Côte d’Ivoire: Atteint de cécité après une maladie, Anokan Junior, juriste en instance de thèse de droit raconte son histoire

Anokan Ambroise Junior, la quarantaine, juriste en instance de thèse en histoire du droit et des institutions a su se relever malgré son handicap visuel.
En effet, atteint d’une maladie dont le diagnostique n’a pu révéler le mal dont il souffrait à l’âge de 38 ans, Anokan Ambroise a été sérieusement touché au point ou cette pernicieuse maladie a laissé des séquelles qui font de lui aujourd’hui une personnes non-voyante.
« J’étais sur le point de soutenir ma thèse et est brusquement survenue une maladie à la suite de laquelle c’est la cécité. En effet, un matin, je me sentais fiévreux et je me suis rendu accompagné d’un frère à l’hôpital avec le visage tout tuméfié, je ne sais pas ce qui s’est passé. pour les médecins, c’est le syndrome de Lyell or à ma connaissance, le syndrome de Lyell est un accident médicamenteux, c’est une alergie poussée aux médicaments or à cette période je n’étais pas malade pour dire que j’avais pris des médicaments pour être atteint de ce syndrome », a-t-il indiqué.
Pour lui, les médecins n’avaient jamais été confrontés à ces cas et ne savaient pas quelle diagnostique faire.

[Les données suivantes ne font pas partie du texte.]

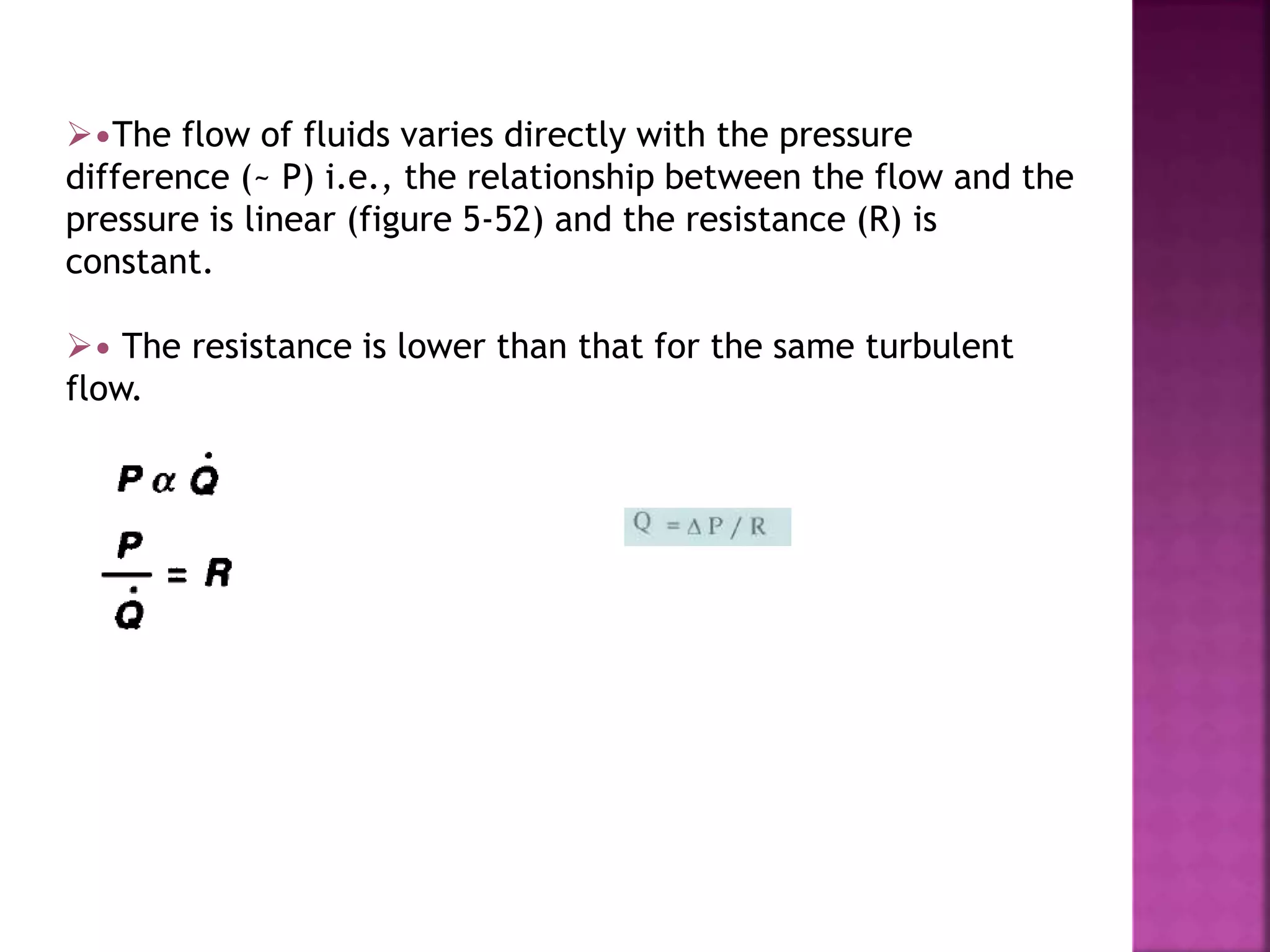 •The flow of fluids varies directly with the pressure
difference (~ P) i.e., the relationship between the flow and the
pressure is linear (figure 5-52) and the resistance (R) is
constant.
• The resistance is lower than that for the same turbulent
flow.
 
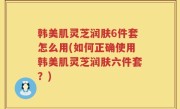 韩美肌灵芝润肤6件套怎么用(如何正确使用韩美肌灵芝润肤六件套？)
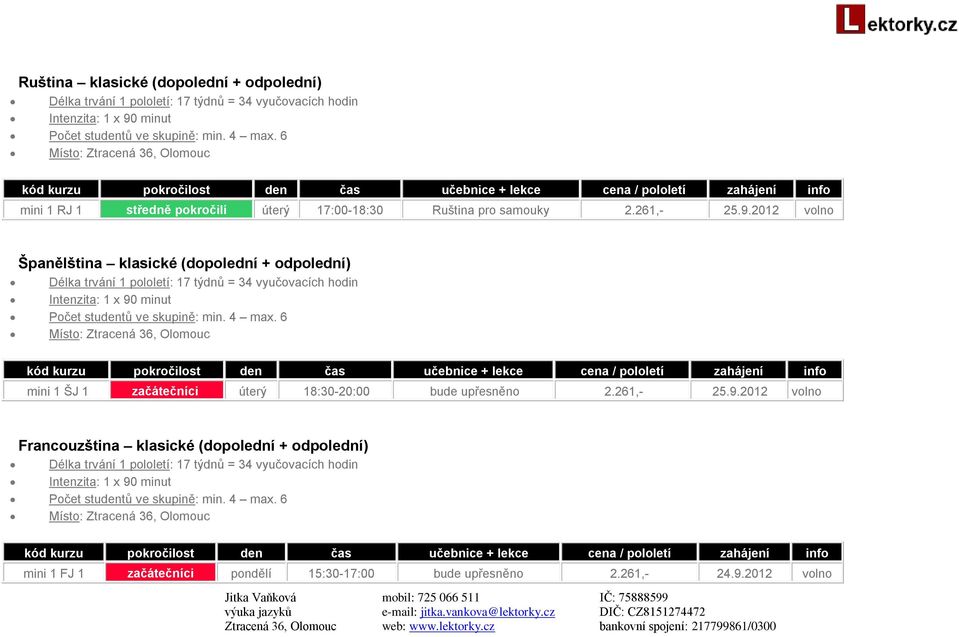 2012 volno Španělština klasické (dopolední + odpolední) mini 1 ŠJ 1 začátečníci úterý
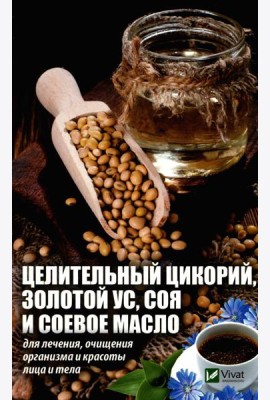 Целительный цикорий, золотой ус, соя и соевое масло для лечения, очищения организма и красоты лица и тела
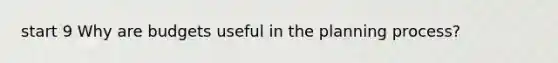 start 9 Why are budgets useful in the planning process?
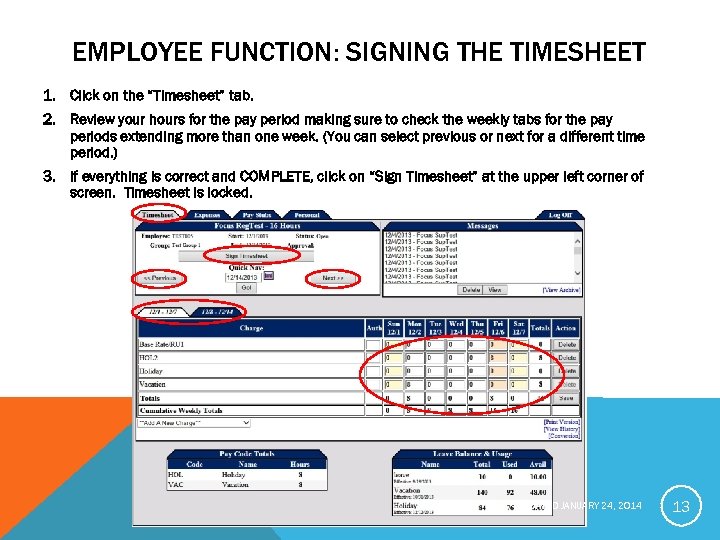 EMPLOYEE FUNCTION: SIGNING THE TIMESHEET 1. Click on the “Timesheet” tab. 2. Review your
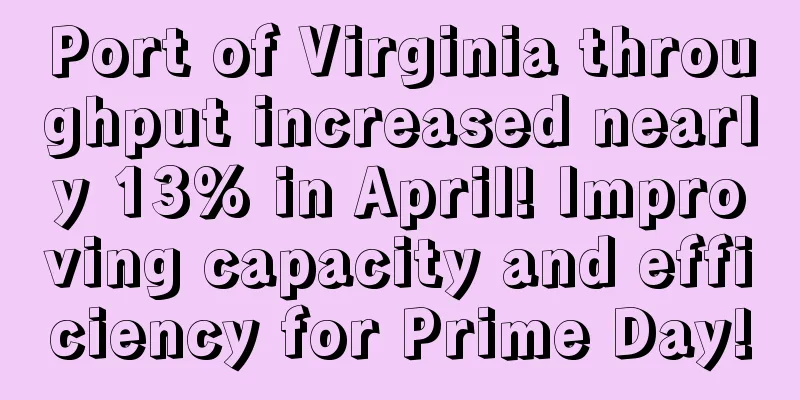 Port of Virginia throughput increased nearly 13% in April! Improving capacity and efficiency for Prime Day!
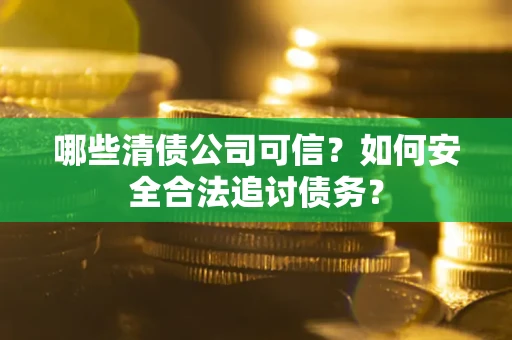 济南哪些清债公司可信？如何安全合法追讨债务？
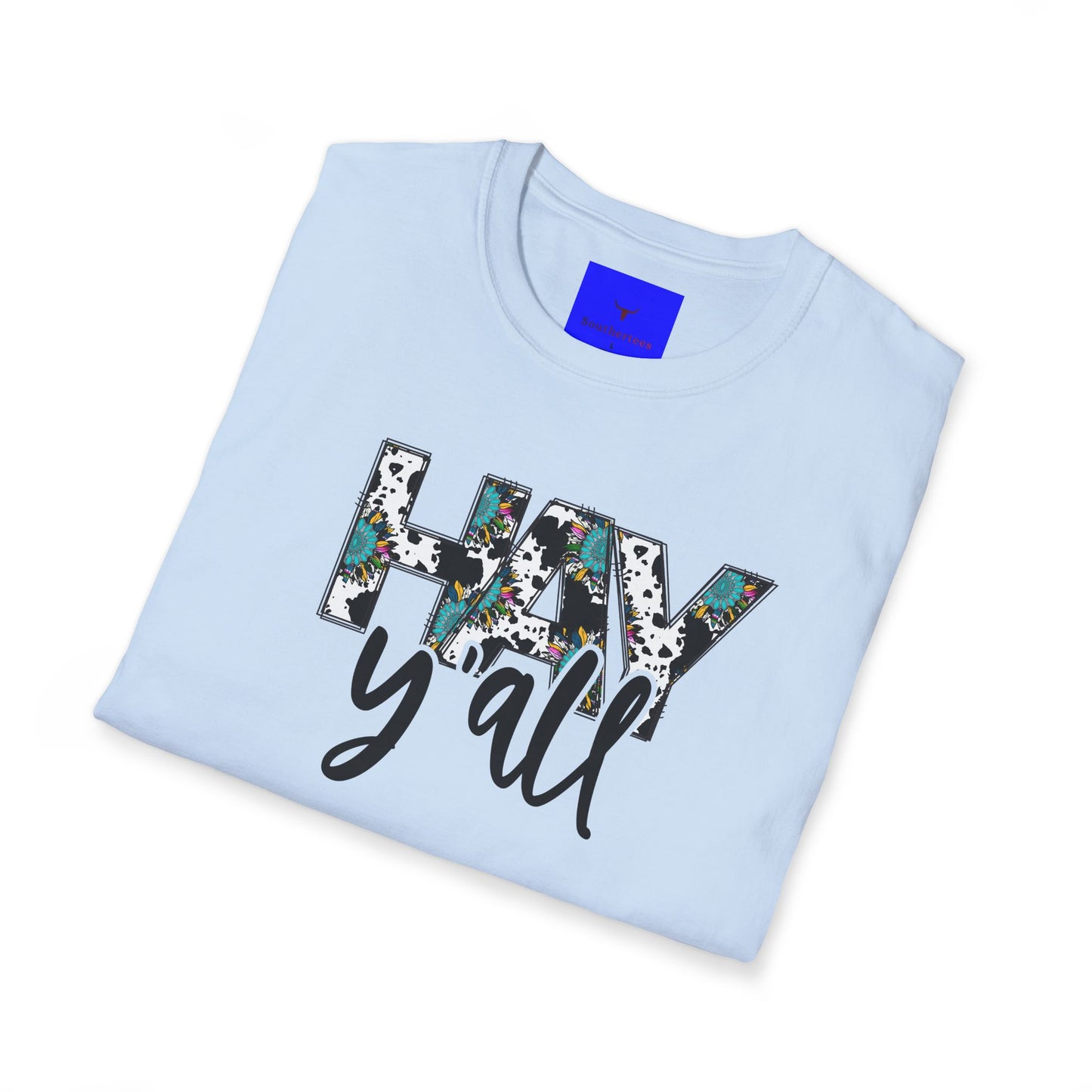 A Hay Y'all Tee,  Unisex Softstyle T-Shirt - SoutherTees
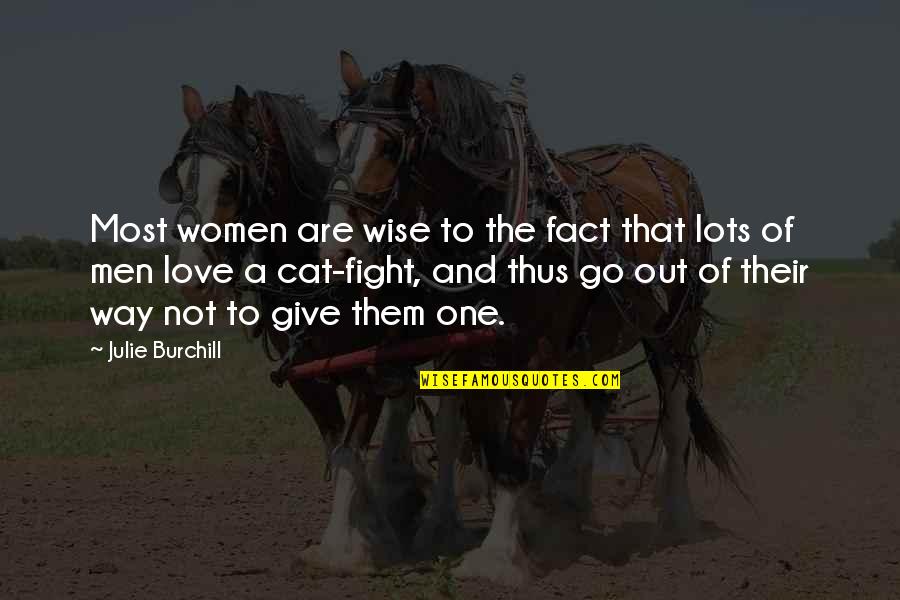 Fact Of Love Quotes By Julie Burchill: Most women are wise to the fact that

« Après des analyses, les médecins ont avoué qu’ils ne peuvent déterminer la cause de mon mal. Jusqu’à aujourd’hui, je suis invité à faire d’expériences à l’hôpital mais ils n’arrivent toujours pas à déceler la cause de cette maladie. Grâce à Dieu, je suis sorti vivant de cette maladie qui laissé des séquelles sur moi: la cécité », a ajouté Anokan Junior.
Avouant qu’au début de son handicap, l’acceptation de son nouveau mode de vie avait été difficile et qu’il aurait préféré mourir que de vivre.
« Dans le temps, j’étais vraiment abattu, je n’avais plus goût à la vie, pour moi, je préferais mourir à la suite de cette maladie car, c’était du gâchis avec toutes ces années d’étude, je ne savais plus quoi faire, qu’est ce qui fallait faire pour m’occuper de ma famille. Mais, mes amis et les frères m’ont encouragés. C’est comme ça, grâce à un cousin non-voyant qui estimait que j’avais trop de connaissances et qu’il fallait pas que je reste comme ça à ne rien faire. C’est ainsi qu’il ma remis le numéro de téléphone du président de l’association nationale des aveugles et volontaires pour la promotion des aveugles de Côte d’Ivoire (ANAVEPACI) et avec lui je fais actuellement des formations en informatique et à partir de là, je me suis rendu compte que rien n’était terminé pour moi et que je pouvais resurgir dans la vie », précise-t-il.
Intervenant souvent comme consultant dans certains cabinets de certains de ces amis Notaires, d’Avocats ou d’huissiers, Anokan Ambroise ses sent toujours utile à la société malgré son handicap et invite les handicapés en général et les non-voyants, les malvoyants et les aveugles à ne pas baisser les bras et à s’éloigner de la facilité.
« Tant qu’il y a la vie, il y a de l’espoir. Je suis toujours utile malgré mon handicap. il ne faut pas se décourager. Aujourd’hui, j’ai compris que le non-voyant a l’esprit qui tourne 6 fois plus que le voyant. Le non-voyant mémorise tous les endroits ou il passe pour se retrouver. En classe par exemple, le voyant voit, copie les cours or le non-voyant écoute seulement les cours et retient l’essentiel pour le mémoriser, il travaille plus. Le non-voyant n’est pas un homme fini, il a beaucoup de choses à donner », a-t-il conclût.